Replacing palivizumab with nirsevimab for high-risk infants appears cost-saving or cost-effective in several settings, but expansion of coverage and choice between different strategies (e.g., universal vs. targeted, seasonal vs. year-round) requires detailed local economic analyses. For nirsevimab, SAGE recommends a single dose using either a year-round approach (at birth or earliest opportunity) or a seasonal approach (for infants born during the RSV season or those ≤12 months entering the season). The seasonal approach may be more cost-effective in settings with clear RSV seasonality [6].

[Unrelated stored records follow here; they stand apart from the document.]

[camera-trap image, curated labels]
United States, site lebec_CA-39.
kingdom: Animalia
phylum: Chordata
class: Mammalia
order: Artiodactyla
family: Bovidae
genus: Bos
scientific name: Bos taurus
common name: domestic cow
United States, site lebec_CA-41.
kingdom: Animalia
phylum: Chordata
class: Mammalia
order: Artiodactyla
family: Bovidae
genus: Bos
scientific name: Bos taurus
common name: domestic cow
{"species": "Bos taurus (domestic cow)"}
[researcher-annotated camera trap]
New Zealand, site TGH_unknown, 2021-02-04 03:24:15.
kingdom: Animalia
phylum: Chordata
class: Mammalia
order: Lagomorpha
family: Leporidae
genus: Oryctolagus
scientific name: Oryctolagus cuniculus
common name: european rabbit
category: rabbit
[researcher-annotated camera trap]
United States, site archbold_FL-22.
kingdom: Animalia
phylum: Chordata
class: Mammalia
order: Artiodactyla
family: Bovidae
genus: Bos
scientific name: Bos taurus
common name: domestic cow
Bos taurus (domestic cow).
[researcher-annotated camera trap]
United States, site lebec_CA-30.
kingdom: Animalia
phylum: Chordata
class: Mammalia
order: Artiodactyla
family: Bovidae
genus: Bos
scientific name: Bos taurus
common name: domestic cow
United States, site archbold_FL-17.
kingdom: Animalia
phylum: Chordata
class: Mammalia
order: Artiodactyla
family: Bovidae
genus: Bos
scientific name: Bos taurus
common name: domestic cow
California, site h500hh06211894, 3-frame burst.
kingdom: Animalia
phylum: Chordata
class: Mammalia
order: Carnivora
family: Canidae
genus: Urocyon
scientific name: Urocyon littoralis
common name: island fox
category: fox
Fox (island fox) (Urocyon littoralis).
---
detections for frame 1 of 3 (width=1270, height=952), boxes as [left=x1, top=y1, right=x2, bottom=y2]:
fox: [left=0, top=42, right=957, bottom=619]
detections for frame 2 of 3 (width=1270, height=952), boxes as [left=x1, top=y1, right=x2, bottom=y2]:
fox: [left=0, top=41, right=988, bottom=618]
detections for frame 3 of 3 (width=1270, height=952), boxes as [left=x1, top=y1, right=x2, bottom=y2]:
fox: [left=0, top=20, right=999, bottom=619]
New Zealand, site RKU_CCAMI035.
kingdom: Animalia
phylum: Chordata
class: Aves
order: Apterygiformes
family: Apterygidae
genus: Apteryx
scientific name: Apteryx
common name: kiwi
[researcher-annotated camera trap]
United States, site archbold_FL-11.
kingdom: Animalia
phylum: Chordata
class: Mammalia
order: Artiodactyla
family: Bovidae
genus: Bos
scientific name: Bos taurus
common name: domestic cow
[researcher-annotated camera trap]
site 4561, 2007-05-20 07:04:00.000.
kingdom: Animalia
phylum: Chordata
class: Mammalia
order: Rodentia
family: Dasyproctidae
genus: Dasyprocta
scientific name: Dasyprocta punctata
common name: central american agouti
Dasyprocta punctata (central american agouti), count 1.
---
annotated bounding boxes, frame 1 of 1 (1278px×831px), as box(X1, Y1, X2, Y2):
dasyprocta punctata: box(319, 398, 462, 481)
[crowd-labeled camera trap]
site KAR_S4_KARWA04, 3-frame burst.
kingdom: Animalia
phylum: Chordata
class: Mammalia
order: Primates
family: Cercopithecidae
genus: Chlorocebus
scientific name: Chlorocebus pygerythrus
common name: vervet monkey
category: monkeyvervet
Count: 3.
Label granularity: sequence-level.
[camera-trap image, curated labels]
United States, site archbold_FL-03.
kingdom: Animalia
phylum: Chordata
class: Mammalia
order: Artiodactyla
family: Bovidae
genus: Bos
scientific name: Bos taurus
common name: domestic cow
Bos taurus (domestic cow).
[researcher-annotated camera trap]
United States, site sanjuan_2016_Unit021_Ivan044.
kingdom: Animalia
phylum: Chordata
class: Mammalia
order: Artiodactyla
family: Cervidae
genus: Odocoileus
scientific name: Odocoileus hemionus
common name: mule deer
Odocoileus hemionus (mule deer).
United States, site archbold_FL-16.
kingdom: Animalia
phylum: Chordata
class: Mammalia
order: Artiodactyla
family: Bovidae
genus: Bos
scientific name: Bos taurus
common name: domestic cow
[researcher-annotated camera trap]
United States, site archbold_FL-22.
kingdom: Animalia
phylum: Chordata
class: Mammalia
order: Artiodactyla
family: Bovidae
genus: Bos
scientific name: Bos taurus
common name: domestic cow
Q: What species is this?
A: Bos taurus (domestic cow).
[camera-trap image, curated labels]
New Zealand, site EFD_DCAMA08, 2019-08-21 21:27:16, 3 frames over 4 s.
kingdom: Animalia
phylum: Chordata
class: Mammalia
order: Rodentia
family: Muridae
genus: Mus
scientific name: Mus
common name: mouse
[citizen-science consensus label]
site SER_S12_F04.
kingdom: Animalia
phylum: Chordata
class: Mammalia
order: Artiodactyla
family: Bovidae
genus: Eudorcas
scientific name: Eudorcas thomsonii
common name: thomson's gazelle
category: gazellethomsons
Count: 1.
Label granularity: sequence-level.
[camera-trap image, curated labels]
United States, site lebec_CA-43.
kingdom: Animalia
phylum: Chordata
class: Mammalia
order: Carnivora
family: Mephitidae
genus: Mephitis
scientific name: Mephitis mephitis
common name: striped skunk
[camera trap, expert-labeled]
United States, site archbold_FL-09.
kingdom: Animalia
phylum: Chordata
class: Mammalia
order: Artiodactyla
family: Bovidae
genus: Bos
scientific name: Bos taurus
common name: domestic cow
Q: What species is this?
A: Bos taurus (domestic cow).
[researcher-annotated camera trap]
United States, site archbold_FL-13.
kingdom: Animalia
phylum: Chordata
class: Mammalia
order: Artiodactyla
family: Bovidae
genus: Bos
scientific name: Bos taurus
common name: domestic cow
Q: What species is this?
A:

Both maternal RSVPreF vaccination and infant monoclonal antibodies offer effective strategies for preventing RSV in infants, with the optimal choice depending on a country’s specific context, including cost, supply, and healthcare infrastructure. Maternal vaccination leverages existing antenatal care, transferring protective antibodies to newborns via the placenta, but requires precise timing during pregnancy and alignment with local RSV seasonality. Conversely, newer, extended-half-life monoclonal antibodies like nirsevimab and clesrovimab provide immediate, season-long protection with a single infant dose, simplifying administration and expanding the target population to include healthy infants. However, their cost-effectiveness varies significantly, necessitating detailed local economic analyses, and effective implementation also hinges on understanding and timing with local RSV seasonality. Ultimately, deciding between these interventions, or combining them, requires a comprehensive assessment of local epidemiology, financial resources, supply chain capabilities, and healthcare system capacity.
RSV presents a global health burden, particularly for vulnerable infants, leading to millions of hospital admissions and thousands of deaths globally, predominantly among infants under 6 months in lower-middle income countries. RSV infection in infancy is also linked to long-term consequences like an increased risk of developing recurrent wheezing or asthma later in childhood. Despite this substantial impact, there is currently no specific antiviral treatment widely recommended for RSV due to limited effectiveness and potential adverse effects; management primarily relies on supportive respiratory and symptomatic care. Consequently, recent efforts and advancements have focused on preventing severe disease through passive immunization strategies. Key prevention choices include maternal immunization with vaccines like bivalent RSVPreF administered during pregnancy, which transfers protective antibodies to the infant, and the use of long-acting monoclonal antibodies such as nirsevimab, providing season-long protection with a single dose. Both strategies have demonstrated high efficacy in reducing severe RSV-associated LRTI and hospitalizations in infants, leading expert groups to recommend their implementation to mitigate the burden of RSV in infants.